Mh, also angefangen die Lieder aufzunehmen haben wir um Weihnachten 2013 . Allerdings hat es natürlich dann ganz schön gedauert, bis wirklich alle mit den Aufnahmen zufrieden waren und die CD gepresst werden konnte. Alles in allem wohl gut ein Dreivierteljahr.
Kannst du denn nach der ganzen Arbeit überhaupt noch deine eigenen Lieder anhören?
Das ist tatsächlich eine komplizierte Sache. Mal so, mal so. Gefühlt habe ich ja allein bei den Aufnahmen für die Platte jedes Lied mehr als 500 mal angehört: Erst nimmt das Lied auf, dann hört man die Rohschnitte, diese werden dann im Studio verbessert, woraufhin man erneut 500 mal die gemasterte Version hörst und selbst dann findet man ab und zu immer noch Schnittfehler oder Arrangements, die man besser hätte machen können. Bis zur Endversion hat man quasi den kompletten Gefühlskomplex vom berauschenden Hochgefühl („Das wird die Welt verändern!„) bis hin zu einem absolute Tiefpunkt („Oh Gott, ist das furchtbar„) durchlaufen. Ist dieser Prozess aber abgeschlossen, kann man die Songs wieder ganz neutral hören, was natürlich erstrebenswert ist.

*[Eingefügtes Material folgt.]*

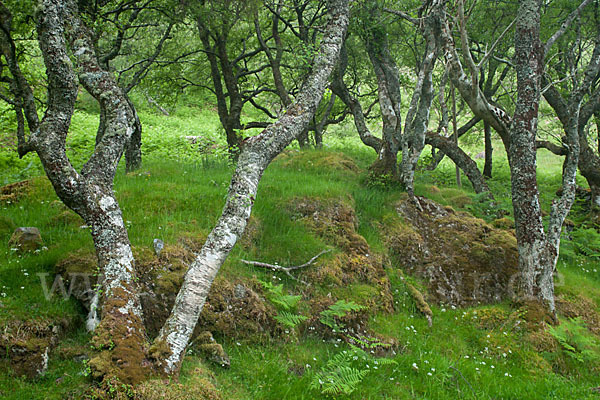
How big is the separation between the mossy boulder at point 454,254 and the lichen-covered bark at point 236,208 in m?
4.18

Wo findest du deine Inspiration für die Lieder? Geht es dir ähnlich wie manchen Schriftstellern, die einen strukturierten Alltag mit festen Regeln à la „Um 8 Uhr wird aufgestanden und mindestens zwei Seiten geschrieben“ brauchen, um kreativ zu werden oder fallen dir Melodien und Textzeilen beispielsweise auch beim Bahnfahren ein?

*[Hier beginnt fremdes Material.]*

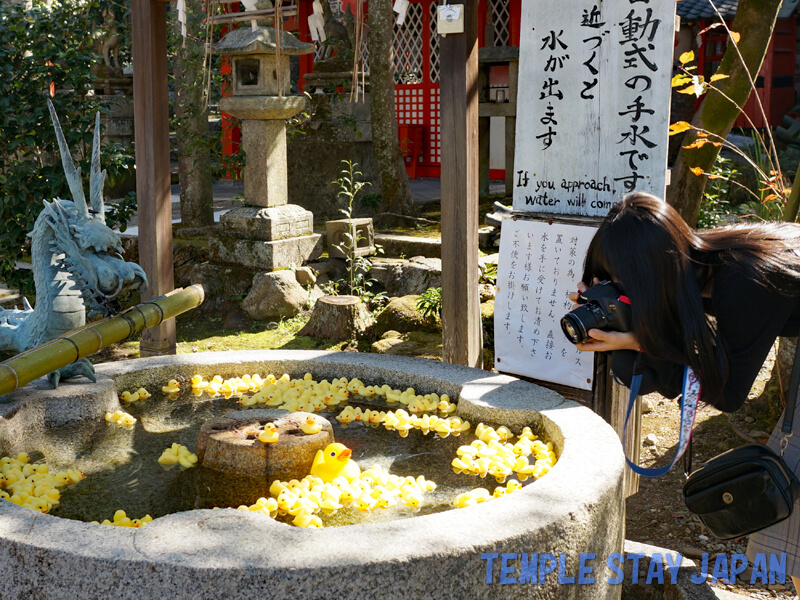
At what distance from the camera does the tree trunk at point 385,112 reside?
30.6 feet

Die Frage lässt sich pauschal nicht beantworten: Wirklich geregelt ist mein Ablauf leider nie, da ich ja hauptberuflich einer anderen Tätigkeit nachgehe und somit eher Raum für die Musik finden muss. Allerdings lese ich berufsbedingt sehr viel und ich glaube, dass es wirklich hilft, Figuren, Bilder und Geschichten im Kopf zu zu haben, wenn man sich kreativ ausdrücken möchte. Meine Lieder sind ja nicht zwingend biographisch, sondern eher abstrakt und arbeiten mit vielen Bildern und Metaphern. Ansonsten sind andere Musiker und Lieder natürlich eine Inspirationsquelle für mich und ich probiere oft auch einfach Melodien aus, indem ich sie den Tag lang vor mir hin summe und auf der Gitarre herumspiele. Mal klappt was und mal eben nicht.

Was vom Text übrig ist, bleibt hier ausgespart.